All Our Worldly Goods traces the lives of two families who live through--and die through--World Wars I and II in a village in France.
The natural and best armature of a novel, it sometimes is said, is a stratified social class structure...and the tensions between its components. All Our World Goods expertly, if conventionally, takes advantages of these truths and then subjects them to German invasion...twice.
This is the kind of novel one can read with both pleasure and pain. The pleasure comes from the exactitude of the portraiture as generations marry and mis-marry, are subjugated to one another, and find their way forward. The pain comes from the excellent descriptions of what happens with a civilian population is overrun first by its retreating army and then the enemy army.
This isn't a novel that examines characters from psychological point of view; rather, it is the kind of novel that puts characters in situations and then exhibits their flaws and strengths.

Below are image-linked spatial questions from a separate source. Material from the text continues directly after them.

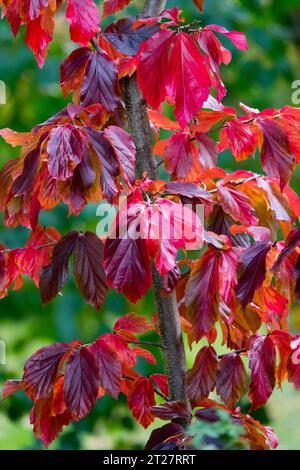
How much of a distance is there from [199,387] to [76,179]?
0.37 m

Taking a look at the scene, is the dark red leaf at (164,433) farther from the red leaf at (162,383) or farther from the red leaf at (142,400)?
the red leaf at (162,383)

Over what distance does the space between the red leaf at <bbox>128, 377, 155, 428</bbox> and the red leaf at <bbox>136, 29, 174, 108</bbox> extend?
1.50 feet

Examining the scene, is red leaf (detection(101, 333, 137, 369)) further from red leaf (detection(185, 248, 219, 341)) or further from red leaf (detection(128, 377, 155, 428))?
red leaf (detection(185, 248, 219, 341))

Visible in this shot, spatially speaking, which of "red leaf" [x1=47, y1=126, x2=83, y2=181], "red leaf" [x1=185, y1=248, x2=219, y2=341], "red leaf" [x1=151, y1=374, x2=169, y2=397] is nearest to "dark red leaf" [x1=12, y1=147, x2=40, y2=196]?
"red leaf" [x1=47, y1=126, x2=83, y2=181]

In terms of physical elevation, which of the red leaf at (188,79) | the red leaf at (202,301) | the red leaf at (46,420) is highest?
the red leaf at (188,79)

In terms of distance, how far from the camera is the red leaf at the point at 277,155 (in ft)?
3.58

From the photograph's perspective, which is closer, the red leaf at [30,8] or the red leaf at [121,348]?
the red leaf at [30,8]

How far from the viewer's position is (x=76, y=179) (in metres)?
1.03

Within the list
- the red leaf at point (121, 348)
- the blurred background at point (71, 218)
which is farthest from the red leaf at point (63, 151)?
the blurred background at point (71, 218)

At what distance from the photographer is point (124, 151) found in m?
1.04

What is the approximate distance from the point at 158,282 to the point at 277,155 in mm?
281

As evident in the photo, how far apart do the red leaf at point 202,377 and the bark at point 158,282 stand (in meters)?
0.06

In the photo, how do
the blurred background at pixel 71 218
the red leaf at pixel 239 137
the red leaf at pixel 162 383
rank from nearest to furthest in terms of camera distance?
the red leaf at pixel 239 137 → the red leaf at pixel 162 383 → the blurred background at pixel 71 218

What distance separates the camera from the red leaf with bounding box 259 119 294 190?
3.58 ft
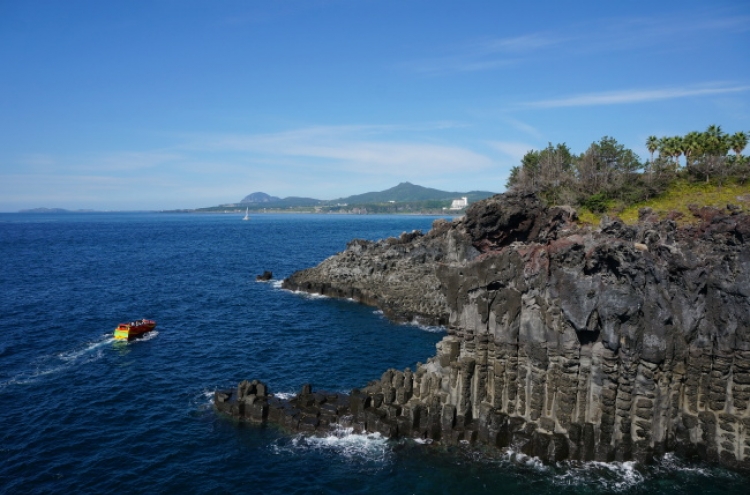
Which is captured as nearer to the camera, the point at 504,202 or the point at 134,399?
the point at 134,399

It's a quick book, passing through decades, that rests on the "givens" both of French society in the early 20th century and the two world wars that wrecked havoc on Europe during the same time frame.

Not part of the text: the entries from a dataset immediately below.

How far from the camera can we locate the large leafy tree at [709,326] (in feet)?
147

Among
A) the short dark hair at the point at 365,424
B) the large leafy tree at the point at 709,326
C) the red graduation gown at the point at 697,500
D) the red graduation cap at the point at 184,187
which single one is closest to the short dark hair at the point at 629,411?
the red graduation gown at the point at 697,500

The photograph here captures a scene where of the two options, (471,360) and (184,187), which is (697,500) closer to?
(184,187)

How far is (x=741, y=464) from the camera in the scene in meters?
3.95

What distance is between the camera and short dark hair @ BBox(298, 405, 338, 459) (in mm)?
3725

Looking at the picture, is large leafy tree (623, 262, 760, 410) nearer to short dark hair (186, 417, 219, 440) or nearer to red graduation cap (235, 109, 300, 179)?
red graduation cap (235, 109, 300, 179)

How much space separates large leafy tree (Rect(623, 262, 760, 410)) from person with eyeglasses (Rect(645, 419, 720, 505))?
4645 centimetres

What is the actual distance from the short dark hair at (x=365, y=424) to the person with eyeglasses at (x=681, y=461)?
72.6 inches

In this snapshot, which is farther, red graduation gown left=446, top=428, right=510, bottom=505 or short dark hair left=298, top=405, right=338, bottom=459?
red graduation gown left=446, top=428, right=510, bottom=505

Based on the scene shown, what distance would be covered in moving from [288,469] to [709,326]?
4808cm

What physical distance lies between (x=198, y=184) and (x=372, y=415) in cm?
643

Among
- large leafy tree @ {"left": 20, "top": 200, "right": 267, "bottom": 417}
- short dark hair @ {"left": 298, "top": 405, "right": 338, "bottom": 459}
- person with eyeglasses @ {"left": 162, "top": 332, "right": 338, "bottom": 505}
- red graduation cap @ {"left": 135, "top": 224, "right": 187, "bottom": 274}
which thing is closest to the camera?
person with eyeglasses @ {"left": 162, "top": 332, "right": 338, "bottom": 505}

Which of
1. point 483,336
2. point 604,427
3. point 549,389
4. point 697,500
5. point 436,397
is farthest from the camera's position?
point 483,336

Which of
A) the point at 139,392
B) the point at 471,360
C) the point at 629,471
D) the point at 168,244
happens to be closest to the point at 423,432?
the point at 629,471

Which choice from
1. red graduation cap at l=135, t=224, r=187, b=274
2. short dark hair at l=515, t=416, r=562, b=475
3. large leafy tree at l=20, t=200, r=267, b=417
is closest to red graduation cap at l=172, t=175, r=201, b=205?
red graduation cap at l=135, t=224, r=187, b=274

Nemirovsky was born in Ukraine but came to France as an adolescent. She clearly observed and "felt" the Frenchness of things...whom one dared fall in love with...whom one must obey, couldn't escape and so forth. She was a Jew who died in Auschwitz, though she had converted to Catholicism. We could remember her for that terrible fate or we could remember her for her excellent writing or we could remember her for both aspects of a single being born and raised in catostrophic times.